_Aim of the exercise_
Count how many lines in the rows below contain the word "camera" and reply with the number alone.

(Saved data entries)
* * * * * * * * *
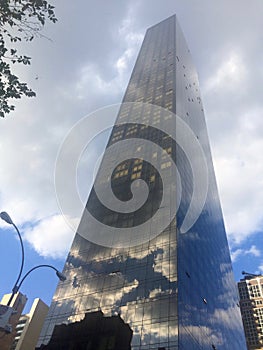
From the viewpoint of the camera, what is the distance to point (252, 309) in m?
125

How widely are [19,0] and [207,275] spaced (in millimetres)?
64827

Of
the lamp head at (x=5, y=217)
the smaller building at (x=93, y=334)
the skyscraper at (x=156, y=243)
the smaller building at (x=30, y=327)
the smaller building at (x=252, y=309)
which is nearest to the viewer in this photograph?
the lamp head at (x=5, y=217)

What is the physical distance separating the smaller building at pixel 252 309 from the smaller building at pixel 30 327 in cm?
7896

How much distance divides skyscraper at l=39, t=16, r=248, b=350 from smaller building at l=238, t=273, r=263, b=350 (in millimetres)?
39162

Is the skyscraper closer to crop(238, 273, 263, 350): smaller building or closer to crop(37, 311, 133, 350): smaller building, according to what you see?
crop(37, 311, 133, 350): smaller building

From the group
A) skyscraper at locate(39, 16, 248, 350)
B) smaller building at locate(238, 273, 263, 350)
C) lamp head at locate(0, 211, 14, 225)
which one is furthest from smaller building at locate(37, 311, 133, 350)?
smaller building at locate(238, 273, 263, 350)

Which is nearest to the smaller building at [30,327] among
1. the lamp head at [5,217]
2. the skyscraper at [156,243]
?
the skyscraper at [156,243]

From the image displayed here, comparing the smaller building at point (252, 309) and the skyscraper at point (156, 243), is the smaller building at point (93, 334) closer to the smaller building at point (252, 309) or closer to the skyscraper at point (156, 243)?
the skyscraper at point (156, 243)

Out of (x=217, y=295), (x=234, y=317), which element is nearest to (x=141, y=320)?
(x=217, y=295)

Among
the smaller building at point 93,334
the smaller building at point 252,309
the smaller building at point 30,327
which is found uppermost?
the smaller building at point 252,309

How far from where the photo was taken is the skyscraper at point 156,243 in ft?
154

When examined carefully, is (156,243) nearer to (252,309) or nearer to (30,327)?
(30,327)

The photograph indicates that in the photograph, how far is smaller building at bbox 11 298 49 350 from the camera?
8512 cm

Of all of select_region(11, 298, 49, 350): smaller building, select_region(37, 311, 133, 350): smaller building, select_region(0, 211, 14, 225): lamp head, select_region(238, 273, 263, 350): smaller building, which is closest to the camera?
select_region(0, 211, 14, 225): lamp head
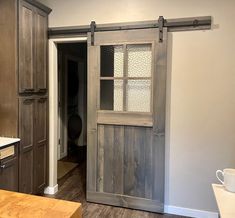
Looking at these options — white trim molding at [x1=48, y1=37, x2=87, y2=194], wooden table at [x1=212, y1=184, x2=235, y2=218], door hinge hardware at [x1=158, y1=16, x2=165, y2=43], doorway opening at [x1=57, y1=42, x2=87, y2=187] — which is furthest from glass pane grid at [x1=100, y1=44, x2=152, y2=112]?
doorway opening at [x1=57, y1=42, x2=87, y2=187]

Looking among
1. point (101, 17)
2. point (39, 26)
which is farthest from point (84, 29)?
point (39, 26)

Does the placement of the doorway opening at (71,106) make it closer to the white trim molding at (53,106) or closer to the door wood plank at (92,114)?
the white trim molding at (53,106)

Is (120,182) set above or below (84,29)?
below

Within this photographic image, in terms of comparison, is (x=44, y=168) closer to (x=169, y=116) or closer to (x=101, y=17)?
(x=169, y=116)

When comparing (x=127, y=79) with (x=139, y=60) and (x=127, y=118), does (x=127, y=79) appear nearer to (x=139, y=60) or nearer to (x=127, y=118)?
(x=139, y=60)

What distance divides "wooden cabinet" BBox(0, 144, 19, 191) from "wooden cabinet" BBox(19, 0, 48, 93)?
0.72 meters

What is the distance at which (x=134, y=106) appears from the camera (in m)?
2.84

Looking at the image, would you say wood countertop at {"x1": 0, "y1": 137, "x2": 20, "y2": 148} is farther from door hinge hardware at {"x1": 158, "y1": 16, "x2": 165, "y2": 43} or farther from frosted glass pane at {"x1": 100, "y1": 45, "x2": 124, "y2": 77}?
door hinge hardware at {"x1": 158, "y1": 16, "x2": 165, "y2": 43}

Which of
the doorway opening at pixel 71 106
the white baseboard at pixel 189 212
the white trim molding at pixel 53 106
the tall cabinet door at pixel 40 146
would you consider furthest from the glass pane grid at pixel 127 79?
the doorway opening at pixel 71 106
* * * * * * * * *
_Written solution_
4